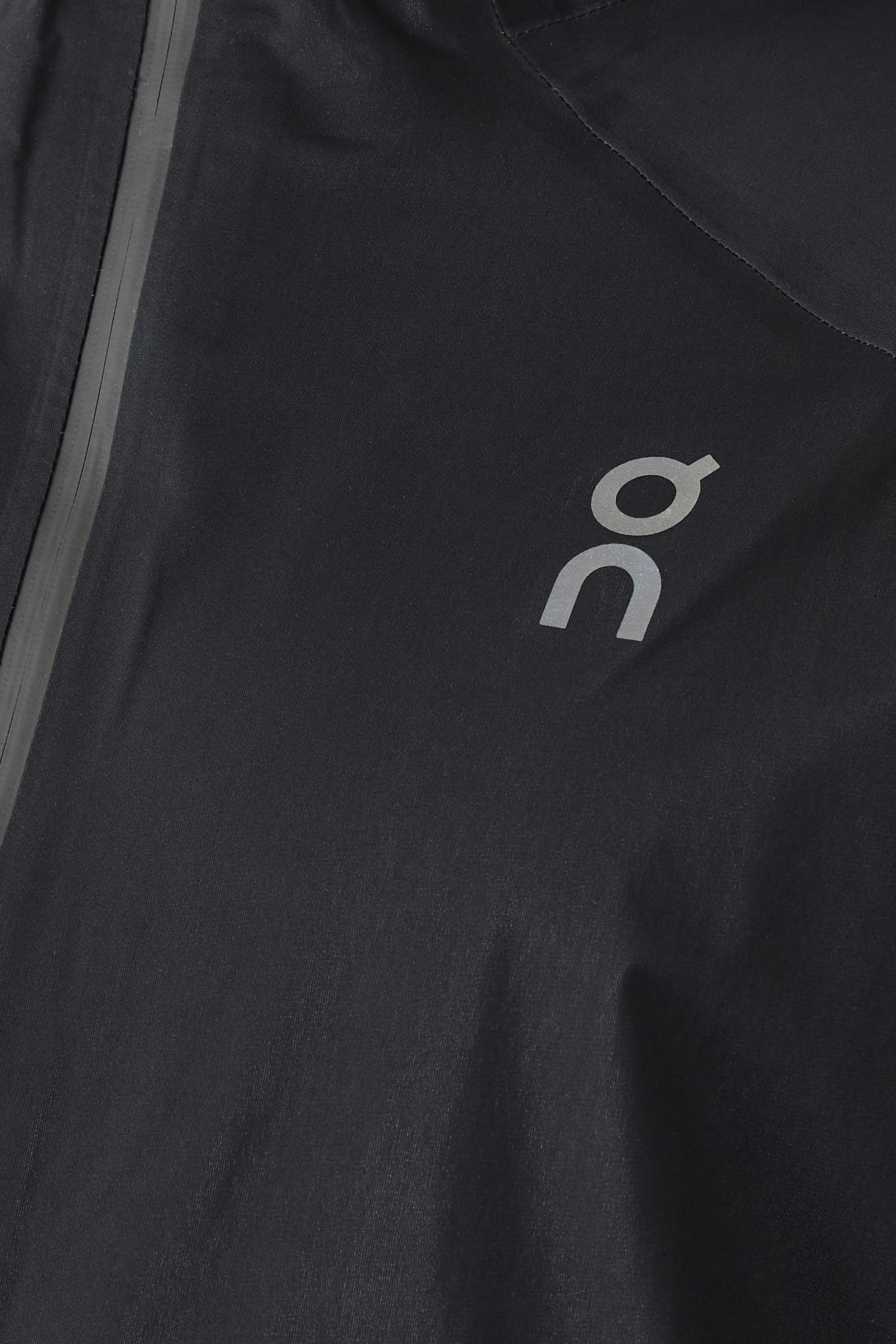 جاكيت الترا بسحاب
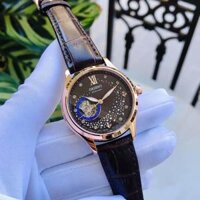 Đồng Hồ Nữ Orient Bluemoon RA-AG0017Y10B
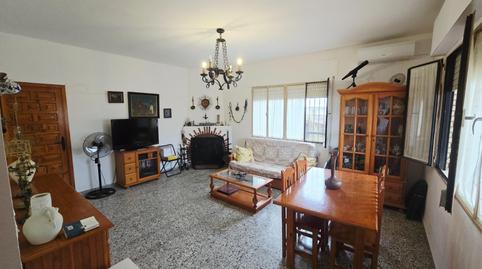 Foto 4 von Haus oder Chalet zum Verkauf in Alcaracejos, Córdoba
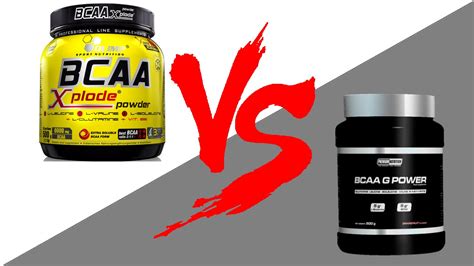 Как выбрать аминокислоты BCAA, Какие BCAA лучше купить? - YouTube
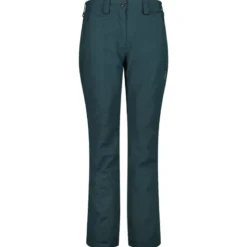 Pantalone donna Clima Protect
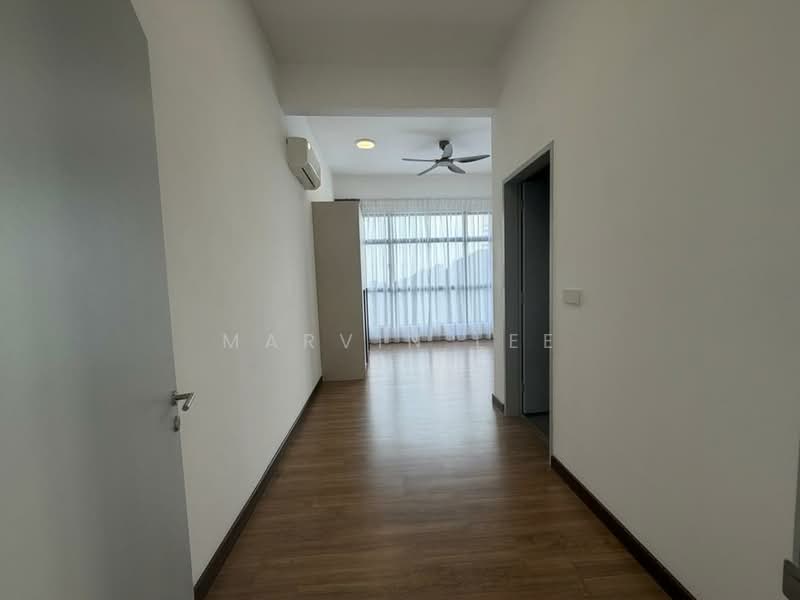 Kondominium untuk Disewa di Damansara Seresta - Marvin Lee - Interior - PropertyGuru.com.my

● ● ● ●

• _Work instructions_
After locating the line with "Đồng Hồ Nữ Orient Bluemoon RA-AG0017Y10B" in the listing above, transcribe it and every line after it to the last, exactly, with no pictures.

• _Solution to this exercise_
 Đồng Hồ Nữ Orient Bluemoon RA-AG0017Y10B
 Foto 4 von Haus oder Chalet zum Verkauf in Alcaracejos, Córdoba
 Как выбрать аминокислоты BCAA, Какие BCAA лучше купить? - YouTube
 Pantalone donna Clima Protect
 Kondominium untuk Disewa di Damansara Seresta - Marvin Lee - Interior - PropertyGuru.com.my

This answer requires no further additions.